-------- Extract to read --------

[HN Gopher] Arenas in Rust
       ___________________________________________________________________
        
       Arenas in Rust
        
       Author : welovebunnies
       Score  : 28 points
       Date   : 2025-10-03 19:47 UTC (3 hours ago)
        
 (HTM) web link (russellw.github.io)
 (TXT) w3m dump (russellw.github.io)
        
       | pizlonator wrote:
       | Arenas let you use OOBAs to do data attacks, and those can give
       | you the moral equivalent of remote code execution.
       | 
       | Like if your arena contains both a buffer that OOB's and a buffer
       | passed to a syscall, then having memory safety _around_ the arena
       | doesn 't help you
        
         | Animats wrote:
         | Yes. This is a big headache in graphics, where there are big
         | tables indexed by texture index down at the GPU level. Managing
         | those as the content changes, with the GPU using the data while
         | the CPU alters it, leads to huge complexity in Vulkan graphics.
         | 
         | The two times I've had to deal with a really tough debugging
         | problem in Rust, it's been related to some crate which did
         | that.
        
       | Animats wrote:
       | This is the back-link problem in Rust. You can do back links with
       | weak pointers, but it's rather verbose and involves extra run-
       | time checks.

-------- Record extracts --------

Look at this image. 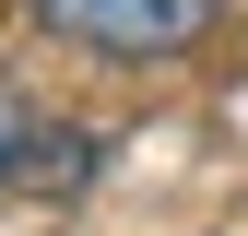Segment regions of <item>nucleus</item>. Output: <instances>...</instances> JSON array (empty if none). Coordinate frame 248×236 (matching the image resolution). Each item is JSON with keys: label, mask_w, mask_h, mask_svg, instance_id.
I'll return each mask as SVG.
<instances>
[{"label": "nucleus", "mask_w": 248, "mask_h": 236, "mask_svg": "<svg viewBox=\"0 0 248 236\" xmlns=\"http://www.w3.org/2000/svg\"><path fill=\"white\" fill-rule=\"evenodd\" d=\"M213 12H225V0H36L47 36L107 47V59H166V47H189Z\"/></svg>", "instance_id": "obj_1"}, {"label": "nucleus", "mask_w": 248, "mask_h": 236, "mask_svg": "<svg viewBox=\"0 0 248 236\" xmlns=\"http://www.w3.org/2000/svg\"><path fill=\"white\" fill-rule=\"evenodd\" d=\"M71 189V177H95V142L83 130H59V118L24 95V83H0V189Z\"/></svg>", "instance_id": "obj_2"}]
</instances>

--------

Tasks:
1. Answer these questions using the Rust arenas thread above the material:
(a) What score does the thread show?
(b) In which graphics API does Animats say managing texture index tables leads to huge complexity?
(c) According to Animats, what can be used to make back links in Rust?
2. List every username in the Rust arenas thread, counting both the submitter and the commenters.
3. Reproduce a passage from the Rust arenas thread. Begin at the words "[HN Gopher] Arenas" and stop after "(3 hours ago)".

Expected results:
1.
(a) 28 points
(b) Vulkan
(c) Weak pointers

2. welovebunnies, pizlonator, Animats

3.
[HN Gopher] Arenas in Rust
       ___________________________________________________________________
        
       Arenas in Rust
        
       Author : welovebunnies
       Score  : 28 points
       Date   : 2025-10-03 19:47 UTC (3 hours ago)